WHAT TO DO: Copy out the records word for word, starting at the line that contains "Examining the scene, is" and ending at the last line of the records.

====== ITEMS ======

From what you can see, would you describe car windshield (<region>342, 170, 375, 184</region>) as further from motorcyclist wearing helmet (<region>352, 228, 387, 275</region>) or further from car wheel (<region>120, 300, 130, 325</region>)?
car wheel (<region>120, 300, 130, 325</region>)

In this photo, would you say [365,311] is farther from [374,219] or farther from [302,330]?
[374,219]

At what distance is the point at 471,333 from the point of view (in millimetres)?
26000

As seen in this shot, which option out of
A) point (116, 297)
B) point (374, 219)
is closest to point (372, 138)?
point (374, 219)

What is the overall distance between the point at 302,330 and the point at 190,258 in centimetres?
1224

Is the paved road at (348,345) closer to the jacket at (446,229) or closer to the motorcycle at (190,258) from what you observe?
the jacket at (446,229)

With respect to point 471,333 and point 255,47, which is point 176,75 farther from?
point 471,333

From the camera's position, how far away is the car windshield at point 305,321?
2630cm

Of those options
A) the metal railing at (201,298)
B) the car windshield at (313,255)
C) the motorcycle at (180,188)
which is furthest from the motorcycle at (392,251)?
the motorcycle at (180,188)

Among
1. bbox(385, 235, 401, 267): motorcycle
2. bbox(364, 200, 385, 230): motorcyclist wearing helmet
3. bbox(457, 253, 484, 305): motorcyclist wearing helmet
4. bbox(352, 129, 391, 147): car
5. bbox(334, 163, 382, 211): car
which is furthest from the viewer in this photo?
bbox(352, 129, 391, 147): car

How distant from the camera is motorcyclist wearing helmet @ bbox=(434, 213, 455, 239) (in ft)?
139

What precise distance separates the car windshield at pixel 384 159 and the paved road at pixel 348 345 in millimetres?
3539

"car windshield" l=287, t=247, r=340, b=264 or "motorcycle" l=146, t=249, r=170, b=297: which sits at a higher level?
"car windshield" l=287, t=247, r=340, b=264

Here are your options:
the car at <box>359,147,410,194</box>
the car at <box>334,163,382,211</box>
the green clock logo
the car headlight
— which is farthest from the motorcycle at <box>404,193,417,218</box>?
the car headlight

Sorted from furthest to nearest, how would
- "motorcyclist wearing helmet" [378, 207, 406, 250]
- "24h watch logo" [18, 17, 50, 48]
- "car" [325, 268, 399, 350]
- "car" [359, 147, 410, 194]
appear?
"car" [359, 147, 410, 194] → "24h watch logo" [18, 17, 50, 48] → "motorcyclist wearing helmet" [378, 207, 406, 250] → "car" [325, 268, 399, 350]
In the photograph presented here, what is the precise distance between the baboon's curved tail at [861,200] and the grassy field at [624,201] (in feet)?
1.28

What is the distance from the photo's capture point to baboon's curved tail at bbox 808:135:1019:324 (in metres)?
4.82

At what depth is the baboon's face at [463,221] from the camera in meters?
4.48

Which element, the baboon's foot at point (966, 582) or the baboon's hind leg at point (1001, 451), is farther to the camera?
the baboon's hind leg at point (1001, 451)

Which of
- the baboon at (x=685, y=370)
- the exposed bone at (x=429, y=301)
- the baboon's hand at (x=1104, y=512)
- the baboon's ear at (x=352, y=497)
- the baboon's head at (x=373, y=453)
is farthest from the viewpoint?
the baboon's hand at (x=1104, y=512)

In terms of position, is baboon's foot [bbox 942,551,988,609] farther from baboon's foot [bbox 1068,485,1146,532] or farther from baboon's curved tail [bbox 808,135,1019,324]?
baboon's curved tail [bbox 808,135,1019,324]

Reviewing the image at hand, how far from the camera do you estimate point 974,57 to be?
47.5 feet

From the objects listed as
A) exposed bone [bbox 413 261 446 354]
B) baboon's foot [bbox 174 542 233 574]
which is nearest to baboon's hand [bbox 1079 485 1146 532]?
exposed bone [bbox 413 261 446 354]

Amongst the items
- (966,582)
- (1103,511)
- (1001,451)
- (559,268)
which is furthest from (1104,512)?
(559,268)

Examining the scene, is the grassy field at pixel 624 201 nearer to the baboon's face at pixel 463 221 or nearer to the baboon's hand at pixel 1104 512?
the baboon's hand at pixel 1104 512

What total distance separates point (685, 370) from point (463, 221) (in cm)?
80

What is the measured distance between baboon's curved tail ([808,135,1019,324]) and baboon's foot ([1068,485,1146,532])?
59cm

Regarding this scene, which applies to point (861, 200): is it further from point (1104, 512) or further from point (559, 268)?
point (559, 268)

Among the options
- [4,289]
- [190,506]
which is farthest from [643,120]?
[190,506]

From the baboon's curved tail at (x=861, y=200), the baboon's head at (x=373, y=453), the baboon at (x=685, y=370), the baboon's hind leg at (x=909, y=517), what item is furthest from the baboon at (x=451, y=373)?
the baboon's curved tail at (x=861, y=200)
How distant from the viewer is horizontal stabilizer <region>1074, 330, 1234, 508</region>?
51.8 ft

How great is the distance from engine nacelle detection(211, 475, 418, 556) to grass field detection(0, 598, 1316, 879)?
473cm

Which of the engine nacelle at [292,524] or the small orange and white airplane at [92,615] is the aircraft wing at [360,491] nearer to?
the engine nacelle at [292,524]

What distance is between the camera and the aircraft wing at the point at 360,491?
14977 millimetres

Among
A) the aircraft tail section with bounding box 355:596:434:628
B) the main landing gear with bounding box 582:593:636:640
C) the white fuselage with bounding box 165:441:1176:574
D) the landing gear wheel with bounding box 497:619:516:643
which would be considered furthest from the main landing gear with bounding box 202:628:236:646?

======

OUTPUT:
Examining the scene, is the grassy field at pixel 624 201 nearer to the baboon's face at pixel 463 221 or nearer to the baboon's hand at pixel 1104 512?
the baboon's hand at pixel 1104 512

What total distance separates point (685, 370) from point (463, 221) (in cm)?
80

What is the measured distance between baboon's curved tail ([808,135,1019,324]) and baboon's foot ([1068,485,1146,532])?
59cm

Regarding this scene, which applies to point (861, 200): is it further from point (1104, 512) or further from point (559, 268)?
point (559, 268)

Among the options
- [4,289]
- [190,506]
which is farthest from [643,120]?
[190,506]

From the baboon's curved tail at (x=861, y=200), the baboon's head at (x=373, y=453), the baboon at (x=685, y=370), the baboon's hind leg at (x=909, y=517), what item is furthest from the baboon at (x=451, y=373)?
the baboon's curved tail at (x=861, y=200)
How distant from the viewer is horizontal stabilizer <region>1074, 330, 1234, 508</region>?
51.8 ft

How great is the distance from engine nacelle detection(211, 475, 418, 556) to grass field detection(0, 598, 1316, 879)?
473cm

Which of the engine nacelle at [292,524] or the small orange and white airplane at [92,615] is the aircraft wing at [360,491] nearer to?
the engine nacelle at [292,524]

What distance is between the camera and the aircraft wing at the point at 360,491?
14977 millimetres

Among
A) the aircraft tail section with bounding box 355:596:434:628
B) the main landing gear with bounding box 582:593:636:640
C) the white fuselage with bounding box 165:441:1176:574
D) the landing gear wheel with bounding box 497:619:516:643
which would be considered furthest from the main landing gear with bounding box 202:628:236:646?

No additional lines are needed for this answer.